■ Passage provided:
Limited Meta-analysis Doesn't Represent Reality of Population with Osteoarthritis

WASHINGTON, D.C., In response to a meta-analysis on chondroitin published in the April 17 issue of the Annals of Internal Medicine, the Council for Responsible Nutrition (CRN), the leading trade association for the dietary supplement industry, reminded consumers that chondroitin is a safe, affordable and beneficial option for helping maintain mobility and reduce discomfort associated with osteoarthritis, particularly when combined with glucosamine.

According to Andrew Shao, Ph.D., vice president, scientific and regulatory affairs for CRN, “Meta-analysis can be a valid tool for scientific evaluation, but also has recognized limitations. One can include and exclude studies in various combinations, but the bottom line is consumers use glucosamine and chondroitin supplements because they work.”

The meta-analysis could have potentially included approximately 300 scientific reports on chondroitin; but the researchers chose to look only at 20 randomized clinical trials. Of those 20 trials, they excluded all but three, advising they selected those three they believe were of the highest quality. In effect, they excluded the majority of the data to reach the conclusion that chondroitin worked no better than placebo. With over 21 million osteoarthritis sufferers in the U.S. alone, a conclusion based on only three studies hardly seems representative of the population in question.

■ Records shown:

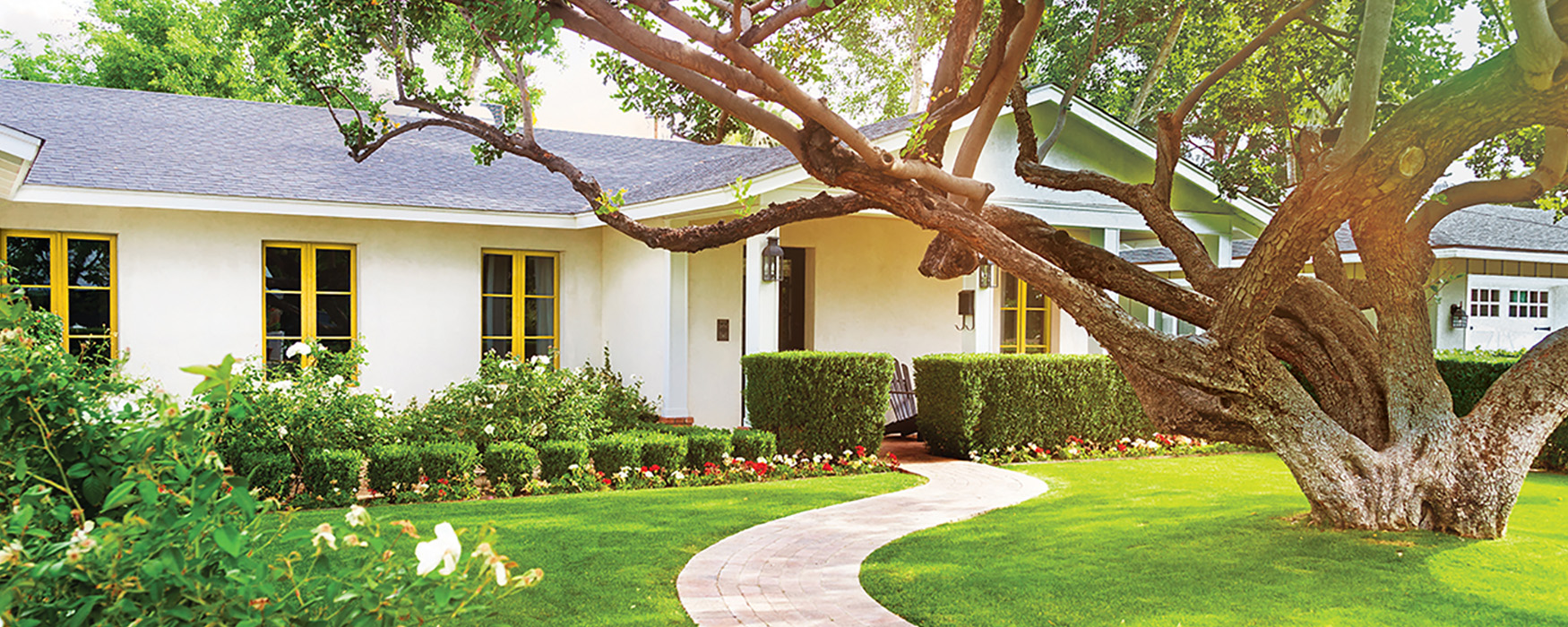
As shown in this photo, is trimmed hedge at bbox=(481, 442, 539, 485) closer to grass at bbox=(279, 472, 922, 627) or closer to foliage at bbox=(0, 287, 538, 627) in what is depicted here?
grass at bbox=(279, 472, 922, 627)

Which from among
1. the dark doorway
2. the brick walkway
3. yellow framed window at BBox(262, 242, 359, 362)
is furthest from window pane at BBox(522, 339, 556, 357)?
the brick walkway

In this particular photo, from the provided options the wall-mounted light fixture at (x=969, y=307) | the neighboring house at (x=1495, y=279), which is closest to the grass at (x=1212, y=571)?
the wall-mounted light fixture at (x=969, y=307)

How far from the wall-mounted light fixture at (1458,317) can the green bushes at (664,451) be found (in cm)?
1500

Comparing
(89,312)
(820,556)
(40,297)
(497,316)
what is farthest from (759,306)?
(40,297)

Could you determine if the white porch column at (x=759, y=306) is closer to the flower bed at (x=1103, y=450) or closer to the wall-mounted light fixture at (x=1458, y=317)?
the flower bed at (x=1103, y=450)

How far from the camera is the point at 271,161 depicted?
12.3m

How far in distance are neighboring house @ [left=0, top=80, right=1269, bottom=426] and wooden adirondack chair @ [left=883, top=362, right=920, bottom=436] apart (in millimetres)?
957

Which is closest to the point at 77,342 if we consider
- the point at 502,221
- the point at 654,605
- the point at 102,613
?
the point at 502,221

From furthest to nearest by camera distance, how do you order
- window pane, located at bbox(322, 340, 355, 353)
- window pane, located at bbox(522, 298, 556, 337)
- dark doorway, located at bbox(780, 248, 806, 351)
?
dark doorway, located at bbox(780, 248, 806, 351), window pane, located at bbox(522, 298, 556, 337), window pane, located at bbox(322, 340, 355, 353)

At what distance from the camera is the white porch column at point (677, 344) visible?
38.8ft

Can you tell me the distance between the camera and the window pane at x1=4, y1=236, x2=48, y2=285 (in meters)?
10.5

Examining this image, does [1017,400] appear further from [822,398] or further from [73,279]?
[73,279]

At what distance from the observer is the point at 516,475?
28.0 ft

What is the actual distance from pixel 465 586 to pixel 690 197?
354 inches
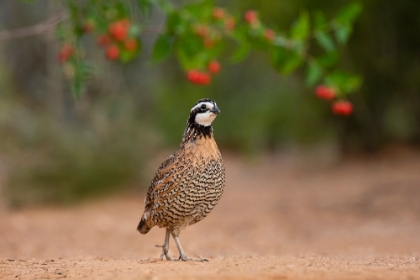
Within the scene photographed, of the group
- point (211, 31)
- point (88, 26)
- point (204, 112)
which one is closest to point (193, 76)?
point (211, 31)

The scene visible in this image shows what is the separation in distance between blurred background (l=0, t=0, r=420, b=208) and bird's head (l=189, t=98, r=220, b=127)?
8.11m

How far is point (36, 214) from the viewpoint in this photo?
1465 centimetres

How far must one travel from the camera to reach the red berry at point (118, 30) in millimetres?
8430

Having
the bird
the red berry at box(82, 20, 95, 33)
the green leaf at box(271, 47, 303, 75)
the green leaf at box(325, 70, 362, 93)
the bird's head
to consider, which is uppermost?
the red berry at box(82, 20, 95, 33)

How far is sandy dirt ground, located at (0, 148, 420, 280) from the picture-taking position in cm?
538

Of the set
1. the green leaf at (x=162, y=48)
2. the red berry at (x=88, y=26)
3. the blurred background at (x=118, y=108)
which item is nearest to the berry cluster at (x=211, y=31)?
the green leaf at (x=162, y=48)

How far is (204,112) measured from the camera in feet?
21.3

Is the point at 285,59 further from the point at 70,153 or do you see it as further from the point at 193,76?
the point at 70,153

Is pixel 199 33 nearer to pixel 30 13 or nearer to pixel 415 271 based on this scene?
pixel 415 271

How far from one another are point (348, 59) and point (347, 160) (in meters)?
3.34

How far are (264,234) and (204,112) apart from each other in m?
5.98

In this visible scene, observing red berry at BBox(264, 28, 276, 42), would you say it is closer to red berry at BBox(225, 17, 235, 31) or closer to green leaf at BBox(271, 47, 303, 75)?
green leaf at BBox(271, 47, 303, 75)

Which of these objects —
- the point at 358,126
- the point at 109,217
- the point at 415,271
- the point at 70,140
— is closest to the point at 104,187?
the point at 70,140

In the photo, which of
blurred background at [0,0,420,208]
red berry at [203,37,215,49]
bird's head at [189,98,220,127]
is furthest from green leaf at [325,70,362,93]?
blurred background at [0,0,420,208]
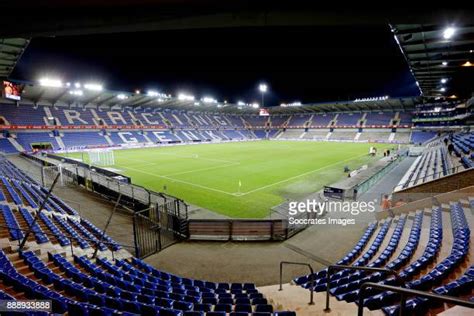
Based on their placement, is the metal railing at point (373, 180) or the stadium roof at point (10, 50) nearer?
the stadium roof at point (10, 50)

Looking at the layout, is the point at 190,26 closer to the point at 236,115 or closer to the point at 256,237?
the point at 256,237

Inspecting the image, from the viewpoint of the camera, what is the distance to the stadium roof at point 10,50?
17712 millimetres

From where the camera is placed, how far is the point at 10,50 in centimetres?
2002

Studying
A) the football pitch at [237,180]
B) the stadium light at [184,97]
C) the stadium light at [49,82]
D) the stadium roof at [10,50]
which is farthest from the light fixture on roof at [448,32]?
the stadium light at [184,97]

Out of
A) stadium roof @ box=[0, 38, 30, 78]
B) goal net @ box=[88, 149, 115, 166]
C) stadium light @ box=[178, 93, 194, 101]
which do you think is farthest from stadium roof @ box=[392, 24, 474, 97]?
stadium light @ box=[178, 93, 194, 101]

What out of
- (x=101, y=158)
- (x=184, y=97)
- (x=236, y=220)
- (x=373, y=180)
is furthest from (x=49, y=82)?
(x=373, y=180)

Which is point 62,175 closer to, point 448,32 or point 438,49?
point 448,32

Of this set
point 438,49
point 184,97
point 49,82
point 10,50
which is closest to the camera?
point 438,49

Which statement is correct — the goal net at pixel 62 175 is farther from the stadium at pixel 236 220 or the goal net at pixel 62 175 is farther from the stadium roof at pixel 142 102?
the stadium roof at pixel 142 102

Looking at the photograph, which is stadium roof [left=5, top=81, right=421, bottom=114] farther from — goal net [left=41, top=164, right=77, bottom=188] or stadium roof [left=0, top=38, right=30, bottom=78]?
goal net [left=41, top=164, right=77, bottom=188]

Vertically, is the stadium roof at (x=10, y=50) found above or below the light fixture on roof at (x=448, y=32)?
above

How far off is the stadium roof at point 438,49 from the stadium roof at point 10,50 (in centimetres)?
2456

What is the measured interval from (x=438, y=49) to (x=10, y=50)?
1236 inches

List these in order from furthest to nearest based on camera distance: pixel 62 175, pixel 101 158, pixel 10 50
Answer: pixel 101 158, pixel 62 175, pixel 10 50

■ Check your understanding:
• A. According to the statement on the chondroitin meta-analysis, how many trials did the researchers keep after their exclusions?
• B. Write out the part of the statement on the chondroitin meta-analysis starting at "WASHINGTON, D.C., In" and ending at "combined with glucosamine.", putting "inexpensive" in place of "affordable".

■ Answers per task:
• A. Three

• B.
WASHINGTON, D.C., In response to a meta-analysis on chondroitin published in the April 17 issue of the Annals of Internal Medicine, the Council for Responsible Nutrition (CRN), the leading trade association for the dietary supplement industry, reminded consumers that chondroitin is a safe, inexpensive and beneficial option for helping maintain mobility and reduce discomfort associated with osteoarthritis, particularly when combined with glucosamine.